Nos últimos anos, a Ferrari vem exercendo um domínio que a ninguém deixa indiferente e não é raro ver opiniões diversas sobre os motivos alegados para tal superioridade.

Para encontrar uma explicação desprovida ao máximo de subjetivismos, tentei buscar uma espécie de relação causa-efeito no rendimento apresentado pela Ferrari, a partir de 1989, em comparação com as outras duas grandes equipes da F1 – McLaren e Williams. Tratei de achar alguma relação entre a competitividade apresentada por estas equipes e as circunstâncias e contexto em que essa competitividade se manifestava.

Para ter uma referência visual do comportamento dessas equipes, fiz um gráfico representando a percentagem de pontos conseguidos por cada uma delas sobre o total possível, usando o sistema que atribuía 9, 6 , 4, 3, 2 e 1 pontos aos seis primeiros colocados.

Uma simples olhada ao gráfico já suscita curiosidades e, na continuação, apresento as minhas conclusões sobre o acontecido nesses anos, tendo a Ferrari como referência e dividindo essas 15 temporadas em 4 períodos que me parecem bem definidos.

-=-=-=-=-

**ENUNCIADO**.
Copie fielmente o trecho do texto sobre o domínio da Ferrari na Fórmula 1 que vai de "Nos últimos anos, a" a "competitividade se manifestava.".

**DADOS ARMAZENADOS**.
-=-=-=-=-

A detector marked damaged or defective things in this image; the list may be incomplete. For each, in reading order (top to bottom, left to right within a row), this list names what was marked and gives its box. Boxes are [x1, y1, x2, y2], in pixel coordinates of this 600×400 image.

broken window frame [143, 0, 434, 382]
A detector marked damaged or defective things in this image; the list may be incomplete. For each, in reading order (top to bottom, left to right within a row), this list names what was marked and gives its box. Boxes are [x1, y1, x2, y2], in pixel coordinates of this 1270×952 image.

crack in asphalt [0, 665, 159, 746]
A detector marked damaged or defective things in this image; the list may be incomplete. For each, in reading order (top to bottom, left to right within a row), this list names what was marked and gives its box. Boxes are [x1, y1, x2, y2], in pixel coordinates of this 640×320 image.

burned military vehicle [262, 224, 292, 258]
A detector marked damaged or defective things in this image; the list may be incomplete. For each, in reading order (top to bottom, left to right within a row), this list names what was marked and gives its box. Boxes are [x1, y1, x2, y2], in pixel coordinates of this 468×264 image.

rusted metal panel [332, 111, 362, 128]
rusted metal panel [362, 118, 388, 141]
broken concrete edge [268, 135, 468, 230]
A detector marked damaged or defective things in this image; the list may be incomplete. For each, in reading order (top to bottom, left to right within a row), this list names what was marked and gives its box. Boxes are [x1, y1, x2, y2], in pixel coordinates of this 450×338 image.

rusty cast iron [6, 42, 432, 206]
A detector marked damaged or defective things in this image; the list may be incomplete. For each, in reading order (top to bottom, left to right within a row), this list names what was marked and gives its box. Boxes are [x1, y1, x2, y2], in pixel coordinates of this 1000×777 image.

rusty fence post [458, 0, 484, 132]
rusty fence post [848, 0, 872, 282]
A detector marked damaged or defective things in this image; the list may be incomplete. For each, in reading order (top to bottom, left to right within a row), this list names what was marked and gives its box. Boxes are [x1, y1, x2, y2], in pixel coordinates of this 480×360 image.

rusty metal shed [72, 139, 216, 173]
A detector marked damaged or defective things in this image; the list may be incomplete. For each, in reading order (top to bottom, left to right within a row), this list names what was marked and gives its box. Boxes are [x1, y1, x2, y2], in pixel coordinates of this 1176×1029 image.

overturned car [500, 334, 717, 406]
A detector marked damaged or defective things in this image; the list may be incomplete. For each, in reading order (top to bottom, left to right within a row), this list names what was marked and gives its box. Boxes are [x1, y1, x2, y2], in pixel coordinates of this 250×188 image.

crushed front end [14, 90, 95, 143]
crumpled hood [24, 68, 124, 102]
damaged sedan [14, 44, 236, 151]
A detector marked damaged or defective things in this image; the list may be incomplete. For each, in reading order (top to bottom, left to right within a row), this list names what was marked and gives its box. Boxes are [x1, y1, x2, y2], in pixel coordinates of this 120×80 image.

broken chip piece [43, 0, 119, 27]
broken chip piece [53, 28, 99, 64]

-=-=-=-=-

**RESPOSTA DO EXERCÍCIO**.
Nos últimos anos, a Ferrari vem exercendo um domínio que a ninguém deixa indiferente e não é raro ver opiniões diversas sobre os motivos alegados para tal superioridade.

Para encontrar uma explicação desprovida ao máximo de subjetivismos, tentei buscar uma espécie de relação causa-efeito no rendimento apresentado pela Ferrari, a partir de 1989, em comparação com as outras duas grandes equipes da F1 – McLaren e Williams. Tratei de achar alguma relação entre a competitividade apresentada por estas equipes e as circunstâncias e contexto em que essa competitividade se manifestava.